While some business people and college students are able to travel to Japan, unfortunately, the country is still not open to international tourism. Japan is being very cautious—some say too cautious, but it’s hard for outsiders to make that call. When things do open up, what can you expect?

We just returned from a great trip to Israel and Jordan, with a change of planes in Lisbon, Portugal. Over two weeks, we had required COVID tests four times! The first was before leaving the country, as required by the airline, and perhaps Portugal. The second was a PCR test upon arrival at Ben Gurion Airport. (It came with a request to self-isolate until the results were received by email, which was about 12 hours.) The third test was another Israeli PCR test, required to reenter Israel after visiting Jordan. And finally, the US Government requires proof of negative test results for a test to be administered within 24 hours of departure to the US. Unless things markedly improve internationally, I’d guess that two or three tests will be required for a Japan trip.

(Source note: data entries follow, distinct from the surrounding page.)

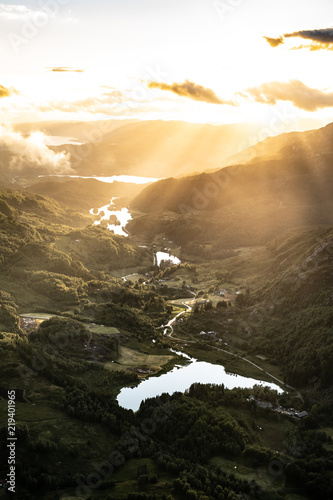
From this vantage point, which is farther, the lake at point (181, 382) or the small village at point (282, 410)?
the lake at point (181, 382)

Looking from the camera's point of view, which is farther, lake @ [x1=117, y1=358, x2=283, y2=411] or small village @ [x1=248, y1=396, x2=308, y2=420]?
lake @ [x1=117, y1=358, x2=283, y2=411]

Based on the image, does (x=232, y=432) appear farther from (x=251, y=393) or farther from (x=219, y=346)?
(x=219, y=346)

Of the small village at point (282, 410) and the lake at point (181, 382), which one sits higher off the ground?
the lake at point (181, 382)

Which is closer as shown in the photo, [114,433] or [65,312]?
[114,433]

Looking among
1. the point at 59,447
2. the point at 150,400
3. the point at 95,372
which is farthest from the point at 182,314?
the point at 59,447

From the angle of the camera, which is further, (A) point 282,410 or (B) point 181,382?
(B) point 181,382

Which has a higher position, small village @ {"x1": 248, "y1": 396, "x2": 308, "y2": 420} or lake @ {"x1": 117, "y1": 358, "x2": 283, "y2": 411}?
lake @ {"x1": 117, "y1": 358, "x2": 283, "y2": 411}

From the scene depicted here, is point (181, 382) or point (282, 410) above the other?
point (181, 382)

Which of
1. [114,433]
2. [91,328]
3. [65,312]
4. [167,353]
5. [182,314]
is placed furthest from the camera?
[182,314]
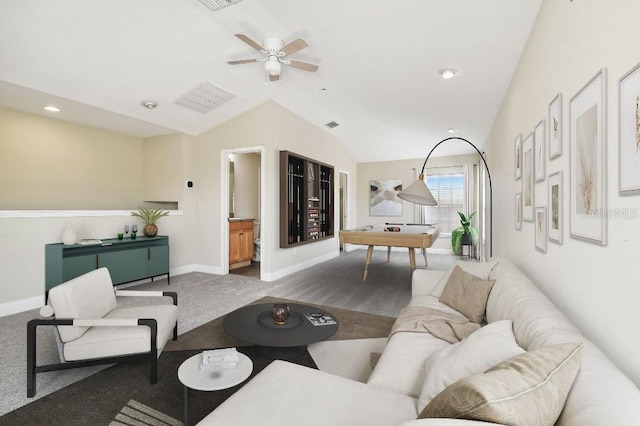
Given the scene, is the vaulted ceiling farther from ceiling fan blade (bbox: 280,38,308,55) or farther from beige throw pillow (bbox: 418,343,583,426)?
beige throw pillow (bbox: 418,343,583,426)

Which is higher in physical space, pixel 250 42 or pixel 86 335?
pixel 250 42

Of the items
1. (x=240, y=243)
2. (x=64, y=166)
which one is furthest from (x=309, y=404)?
(x=64, y=166)

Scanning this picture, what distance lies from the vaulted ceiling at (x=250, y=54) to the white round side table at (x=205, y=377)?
2.80m

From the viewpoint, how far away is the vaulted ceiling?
2.69 m

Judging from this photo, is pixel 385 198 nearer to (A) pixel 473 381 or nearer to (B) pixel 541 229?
(B) pixel 541 229

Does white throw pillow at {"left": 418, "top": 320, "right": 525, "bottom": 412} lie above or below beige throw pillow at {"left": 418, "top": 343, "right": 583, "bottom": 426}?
below

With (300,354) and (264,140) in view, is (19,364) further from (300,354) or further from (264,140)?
(264,140)

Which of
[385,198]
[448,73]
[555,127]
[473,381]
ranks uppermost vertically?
[448,73]

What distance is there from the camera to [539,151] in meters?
2.23

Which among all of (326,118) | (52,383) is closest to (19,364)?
(52,383)

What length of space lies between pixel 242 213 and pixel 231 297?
3.42 meters

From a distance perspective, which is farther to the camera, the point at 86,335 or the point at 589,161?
the point at 86,335

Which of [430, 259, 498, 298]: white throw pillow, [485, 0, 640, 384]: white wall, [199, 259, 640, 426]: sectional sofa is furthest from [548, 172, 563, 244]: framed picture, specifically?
[430, 259, 498, 298]: white throw pillow

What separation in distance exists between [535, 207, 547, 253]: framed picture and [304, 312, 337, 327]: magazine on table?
164 centimetres
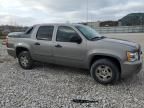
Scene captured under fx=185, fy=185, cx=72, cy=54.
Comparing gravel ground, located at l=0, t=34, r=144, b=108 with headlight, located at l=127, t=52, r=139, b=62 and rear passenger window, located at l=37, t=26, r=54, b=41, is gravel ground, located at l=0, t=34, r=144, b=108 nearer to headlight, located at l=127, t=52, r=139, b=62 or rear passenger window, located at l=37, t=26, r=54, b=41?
headlight, located at l=127, t=52, r=139, b=62

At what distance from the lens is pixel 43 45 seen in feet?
20.1

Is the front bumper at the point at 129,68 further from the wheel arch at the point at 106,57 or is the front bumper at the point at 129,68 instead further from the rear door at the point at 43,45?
the rear door at the point at 43,45

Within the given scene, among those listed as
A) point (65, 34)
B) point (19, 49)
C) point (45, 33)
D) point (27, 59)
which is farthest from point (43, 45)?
point (19, 49)

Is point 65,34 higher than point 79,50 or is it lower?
higher

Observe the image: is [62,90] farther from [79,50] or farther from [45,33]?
[45,33]

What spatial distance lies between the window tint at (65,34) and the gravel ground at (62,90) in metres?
1.18

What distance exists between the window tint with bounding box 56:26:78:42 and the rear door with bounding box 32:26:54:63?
1.01 ft

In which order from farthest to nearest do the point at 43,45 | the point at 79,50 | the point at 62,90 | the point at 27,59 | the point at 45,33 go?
the point at 27,59
the point at 45,33
the point at 43,45
the point at 79,50
the point at 62,90

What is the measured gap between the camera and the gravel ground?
3.95 m

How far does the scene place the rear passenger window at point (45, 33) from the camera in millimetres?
6109

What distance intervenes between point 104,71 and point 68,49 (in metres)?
1.26

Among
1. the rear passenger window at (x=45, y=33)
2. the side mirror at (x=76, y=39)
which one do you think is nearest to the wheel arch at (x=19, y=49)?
the rear passenger window at (x=45, y=33)

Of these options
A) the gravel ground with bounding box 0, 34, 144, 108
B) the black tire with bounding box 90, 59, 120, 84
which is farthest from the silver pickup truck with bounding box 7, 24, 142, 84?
the gravel ground with bounding box 0, 34, 144, 108

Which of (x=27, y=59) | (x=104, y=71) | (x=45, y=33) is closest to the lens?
(x=104, y=71)
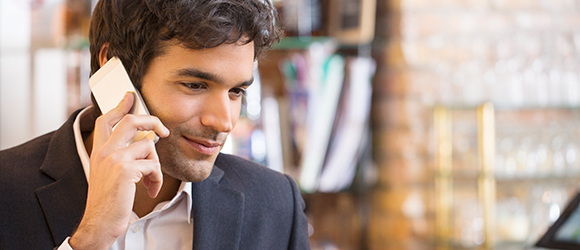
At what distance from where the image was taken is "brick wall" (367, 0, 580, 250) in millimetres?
2332

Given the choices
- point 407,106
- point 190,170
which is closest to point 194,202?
point 190,170

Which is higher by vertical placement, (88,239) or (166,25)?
(166,25)

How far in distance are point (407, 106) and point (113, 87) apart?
1474 mm

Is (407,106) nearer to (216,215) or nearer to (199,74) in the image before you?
(216,215)

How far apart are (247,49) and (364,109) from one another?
1.27m

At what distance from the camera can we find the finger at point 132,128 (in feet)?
3.53

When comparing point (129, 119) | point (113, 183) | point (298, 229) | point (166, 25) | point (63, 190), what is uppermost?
point (166, 25)

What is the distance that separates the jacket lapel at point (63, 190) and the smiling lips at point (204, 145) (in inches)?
10.9

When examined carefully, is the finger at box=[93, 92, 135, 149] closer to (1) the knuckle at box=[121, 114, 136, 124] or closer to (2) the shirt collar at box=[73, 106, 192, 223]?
(1) the knuckle at box=[121, 114, 136, 124]

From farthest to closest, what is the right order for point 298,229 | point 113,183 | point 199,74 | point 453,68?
point 453,68 < point 298,229 < point 199,74 < point 113,183

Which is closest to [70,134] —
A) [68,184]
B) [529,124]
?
[68,184]

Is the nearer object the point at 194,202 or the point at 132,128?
the point at 132,128

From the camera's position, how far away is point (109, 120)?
3.73 feet

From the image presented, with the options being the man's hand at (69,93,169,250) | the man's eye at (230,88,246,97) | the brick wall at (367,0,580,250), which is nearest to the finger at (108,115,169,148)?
the man's hand at (69,93,169,250)
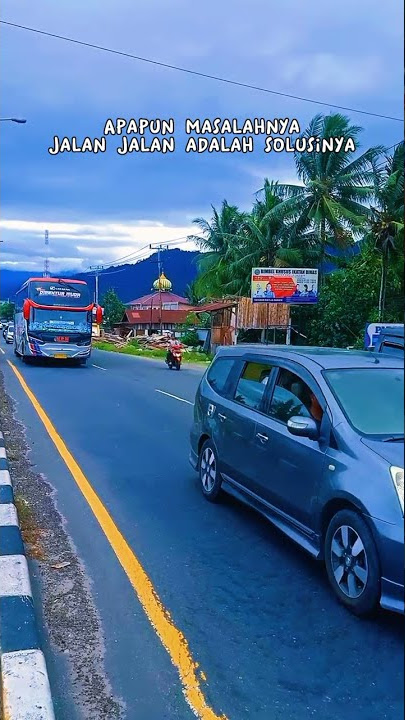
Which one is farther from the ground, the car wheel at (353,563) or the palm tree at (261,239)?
the palm tree at (261,239)

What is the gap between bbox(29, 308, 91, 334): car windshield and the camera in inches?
954

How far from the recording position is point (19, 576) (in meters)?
4.32

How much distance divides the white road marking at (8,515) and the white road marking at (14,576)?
2.26 ft

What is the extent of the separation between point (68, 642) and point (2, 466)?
3.94 m

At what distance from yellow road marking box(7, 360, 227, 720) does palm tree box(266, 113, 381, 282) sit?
93.2ft

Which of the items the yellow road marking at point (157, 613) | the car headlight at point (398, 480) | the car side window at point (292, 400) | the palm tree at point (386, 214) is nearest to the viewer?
the yellow road marking at point (157, 613)

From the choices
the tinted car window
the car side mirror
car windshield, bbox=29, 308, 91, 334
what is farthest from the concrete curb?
car windshield, bbox=29, 308, 91, 334

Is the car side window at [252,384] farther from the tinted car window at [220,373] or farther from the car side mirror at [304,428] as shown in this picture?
the car side mirror at [304,428]

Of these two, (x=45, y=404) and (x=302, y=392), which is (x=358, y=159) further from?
(x=302, y=392)

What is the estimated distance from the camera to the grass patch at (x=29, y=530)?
5.01 metres

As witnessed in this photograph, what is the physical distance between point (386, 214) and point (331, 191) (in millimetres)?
7215

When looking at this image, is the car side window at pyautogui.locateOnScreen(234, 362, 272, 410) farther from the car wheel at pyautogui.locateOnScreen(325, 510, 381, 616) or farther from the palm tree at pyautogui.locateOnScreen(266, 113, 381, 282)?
the palm tree at pyautogui.locateOnScreen(266, 113, 381, 282)

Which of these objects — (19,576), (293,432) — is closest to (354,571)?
(293,432)

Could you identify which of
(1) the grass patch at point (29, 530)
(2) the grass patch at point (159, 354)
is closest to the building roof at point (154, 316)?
(2) the grass patch at point (159, 354)
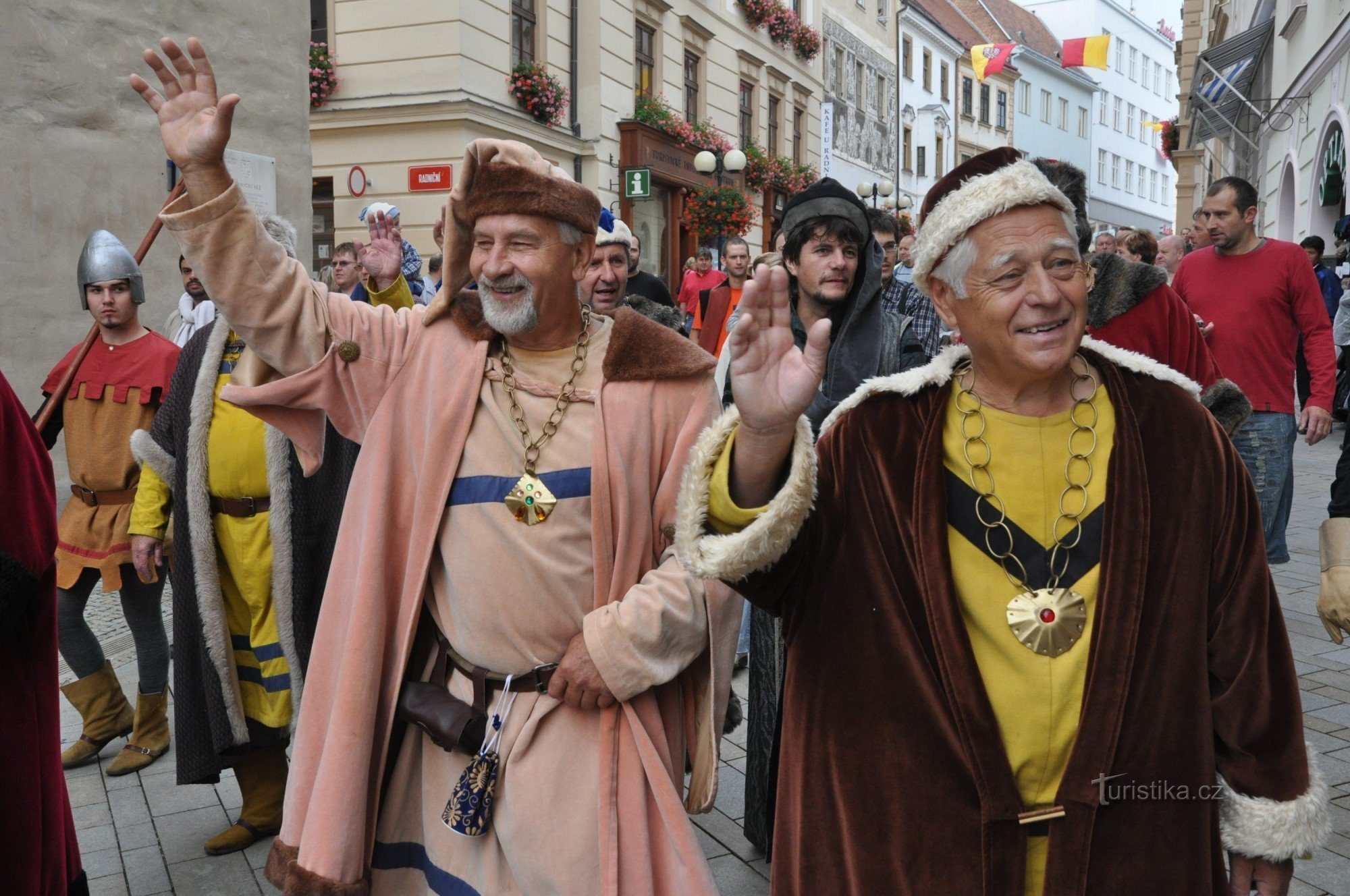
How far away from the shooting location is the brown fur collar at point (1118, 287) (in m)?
3.97

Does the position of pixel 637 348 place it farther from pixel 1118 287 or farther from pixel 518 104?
pixel 518 104

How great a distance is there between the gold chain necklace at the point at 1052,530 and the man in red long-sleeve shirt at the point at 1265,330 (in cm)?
436

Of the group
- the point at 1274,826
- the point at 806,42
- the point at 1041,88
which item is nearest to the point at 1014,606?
the point at 1274,826

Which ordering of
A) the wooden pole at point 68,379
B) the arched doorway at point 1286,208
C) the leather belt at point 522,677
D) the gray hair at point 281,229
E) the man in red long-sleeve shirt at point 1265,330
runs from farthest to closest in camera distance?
1. the arched doorway at point 1286,208
2. the man in red long-sleeve shirt at point 1265,330
3. the wooden pole at point 68,379
4. the gray hair at point 281,229
5. the leather belt at point 522,677

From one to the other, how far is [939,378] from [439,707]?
1.29 metres

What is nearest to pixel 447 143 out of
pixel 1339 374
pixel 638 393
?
pixel 1339 374

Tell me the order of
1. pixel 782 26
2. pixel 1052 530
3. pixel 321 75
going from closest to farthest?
1. pixel 1052 530
2. pixel 321 75
3. pixel 782 26

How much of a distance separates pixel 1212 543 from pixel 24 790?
2.54m

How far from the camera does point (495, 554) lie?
2594mm

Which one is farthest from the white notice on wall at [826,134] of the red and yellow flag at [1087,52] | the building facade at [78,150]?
the building facade at [78,150]

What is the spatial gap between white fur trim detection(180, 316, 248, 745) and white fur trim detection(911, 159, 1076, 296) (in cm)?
263

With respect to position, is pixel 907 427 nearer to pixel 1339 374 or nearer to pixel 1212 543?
pixel 1212 543

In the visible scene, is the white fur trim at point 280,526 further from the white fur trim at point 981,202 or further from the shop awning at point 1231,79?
the shop awning at point 1231,79

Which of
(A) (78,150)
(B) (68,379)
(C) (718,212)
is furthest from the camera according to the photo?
(C) (718,212)
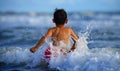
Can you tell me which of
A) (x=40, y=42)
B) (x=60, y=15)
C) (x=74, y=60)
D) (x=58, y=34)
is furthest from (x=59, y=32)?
(x=74, y=60)

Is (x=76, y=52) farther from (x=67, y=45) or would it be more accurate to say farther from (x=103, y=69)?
(x=103, y=69)

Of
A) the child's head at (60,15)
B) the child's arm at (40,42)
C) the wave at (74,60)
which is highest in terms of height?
the child's head at (60,15)

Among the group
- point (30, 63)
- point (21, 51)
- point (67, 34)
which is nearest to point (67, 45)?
point (67, 34)

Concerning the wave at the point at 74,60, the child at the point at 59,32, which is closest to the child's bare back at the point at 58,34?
the child at the point at 59,32

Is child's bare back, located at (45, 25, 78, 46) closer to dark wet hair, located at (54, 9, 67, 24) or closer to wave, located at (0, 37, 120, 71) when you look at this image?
dark wet hair, located at (54, 9, 67, 24)

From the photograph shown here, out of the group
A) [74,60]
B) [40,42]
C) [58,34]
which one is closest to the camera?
[74,60]

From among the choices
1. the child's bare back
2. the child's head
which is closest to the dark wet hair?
the child's head

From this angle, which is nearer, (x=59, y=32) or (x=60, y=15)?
(x=60, y=15)

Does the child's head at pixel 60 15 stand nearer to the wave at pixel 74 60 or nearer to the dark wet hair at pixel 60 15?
the dark wet hair at pixel 60 15

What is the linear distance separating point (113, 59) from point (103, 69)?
0.47 meters

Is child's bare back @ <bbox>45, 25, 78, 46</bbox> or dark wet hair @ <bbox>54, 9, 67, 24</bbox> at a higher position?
dark wet hair @ <bbox>54, 9, 67, 24</bbox>

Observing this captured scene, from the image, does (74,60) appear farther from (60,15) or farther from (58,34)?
(60,15)

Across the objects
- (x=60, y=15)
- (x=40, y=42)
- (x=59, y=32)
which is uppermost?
(x=60, y=15)

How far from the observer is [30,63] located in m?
8.45
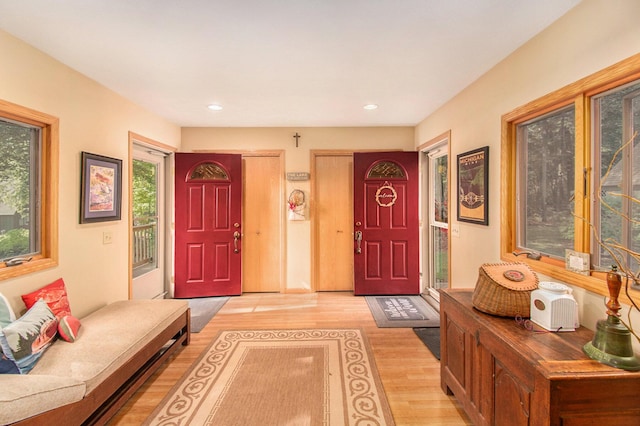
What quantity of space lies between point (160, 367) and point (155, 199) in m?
2.40

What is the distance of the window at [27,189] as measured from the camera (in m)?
2.03

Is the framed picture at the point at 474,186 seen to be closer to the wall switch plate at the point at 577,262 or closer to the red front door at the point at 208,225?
the wall switch plate at the point at 577,262

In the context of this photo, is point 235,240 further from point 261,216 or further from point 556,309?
point 556,309

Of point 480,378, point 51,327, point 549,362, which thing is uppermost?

And what happens if you test positive before that flight home? Hint, you’d better have purchased trip insurance! While in Israel we met a woman who later learned that she tested positive on that last preflight test. Even though she had no symptoms, she couldn’t fly. That resulted in an expensive airline rebooking and a scramble to find accommodations for the next week. Trip insurance is not all that expensive, especially when you consider that your regular medical insurance probably won’t cover you when outside of the US. Your time in the air will be somewhat different as well. While some international airlines are dropping the mask requirement, most still require masks except when eating or drinking. That’s one more challenge to tolerating a long international flight. On the positive side, airlines are going out of their way to sanitize airliner interiors and even provide antibacterial wipes. While all of these precautions do add expense and some hassle, it’s all worth it to finally be able to travel again.